DevOps

Configuring and Setting Up a Zookeeper Ensemble with Ansible, and Kafka – Part 5

Here’s a comprehensive explanation and structure for setting up a Zookeeper and Kafka ensemble using Ansible:

Zookeeper Configuration (zoo.cfg)

This is the configuration file for Zookeeper:

# The number of milliseconds of each tick
tickTime=2000

# The number of ticks that the initial synchronization phase can take
initLimit=10

# The number of ticks that can pass between sending a request and getting an acknowledgement
syncLimit=5

# The directory where the snapshot is stored
dataDir=/tmp/data1/zookeeper

# The port at which the clients will connect
clientPort=2181

# The maximum number of client connections
maxClientCnxns=1000

# Server configurations
server.1=192.168.33.20:2888:3888
server.2=192.168.33.30:2888:3888
server.3=192.168.33.40:2888:3888

Create the Data Directory for Zookeeper

mkdir -p /tmp/data1/zookeeper

Log4j Properties for Zookeeper Logging (log4j.properties)

* [Data]:
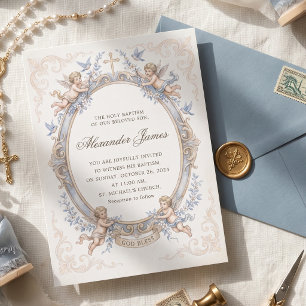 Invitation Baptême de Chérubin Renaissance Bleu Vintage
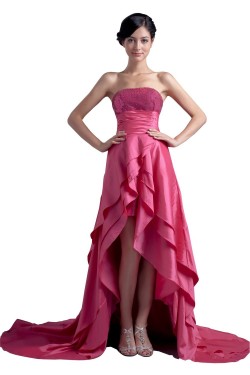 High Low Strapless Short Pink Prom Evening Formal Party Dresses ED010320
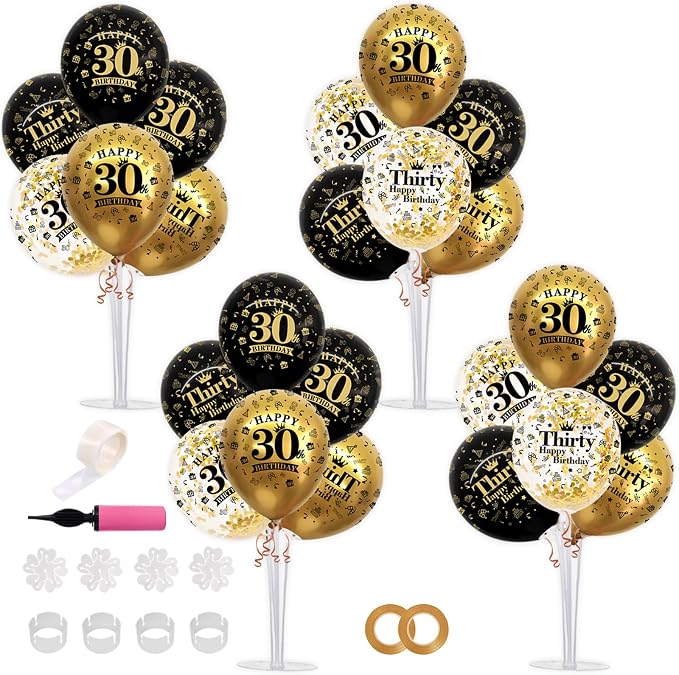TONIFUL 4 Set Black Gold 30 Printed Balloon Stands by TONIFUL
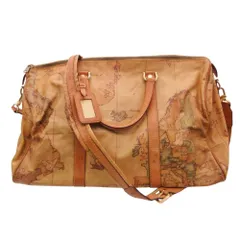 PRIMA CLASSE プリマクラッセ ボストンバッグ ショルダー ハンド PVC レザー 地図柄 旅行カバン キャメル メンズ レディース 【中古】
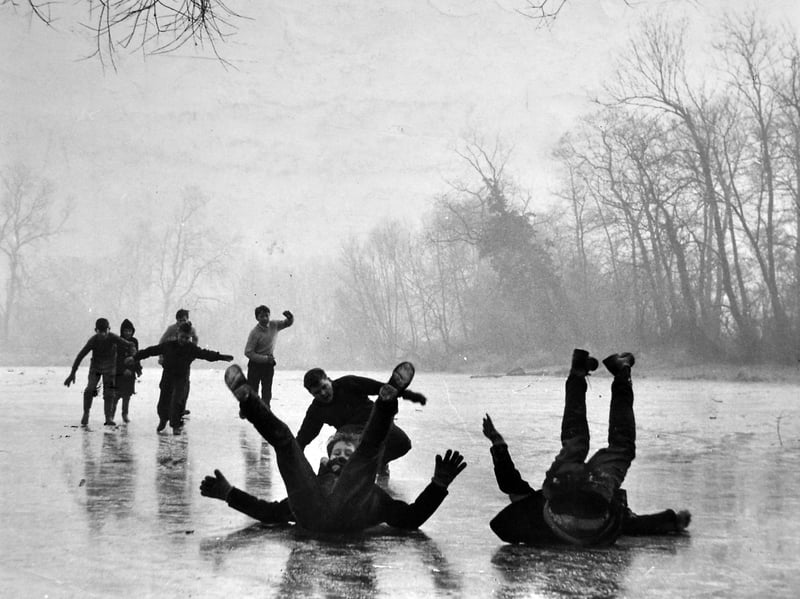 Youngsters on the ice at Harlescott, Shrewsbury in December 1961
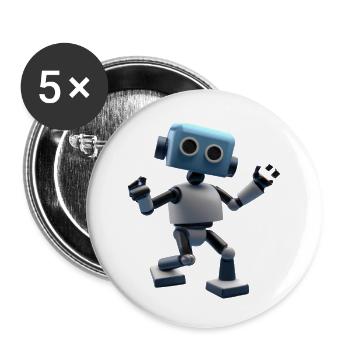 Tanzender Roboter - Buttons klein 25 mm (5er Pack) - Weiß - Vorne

* [Task instructions]: In the Zookeeper setup text, why does the step under "Create the Data Directory for Zookeeper" create the path /tmp/data1/zookeeper? Answer in one to three sentences.

* [Response area]: That path is the value given to dataDir in zoo.cfg. The comment there describes it as the directory where the snapshot is stored, so the step creates it as Zookeeper's data directory.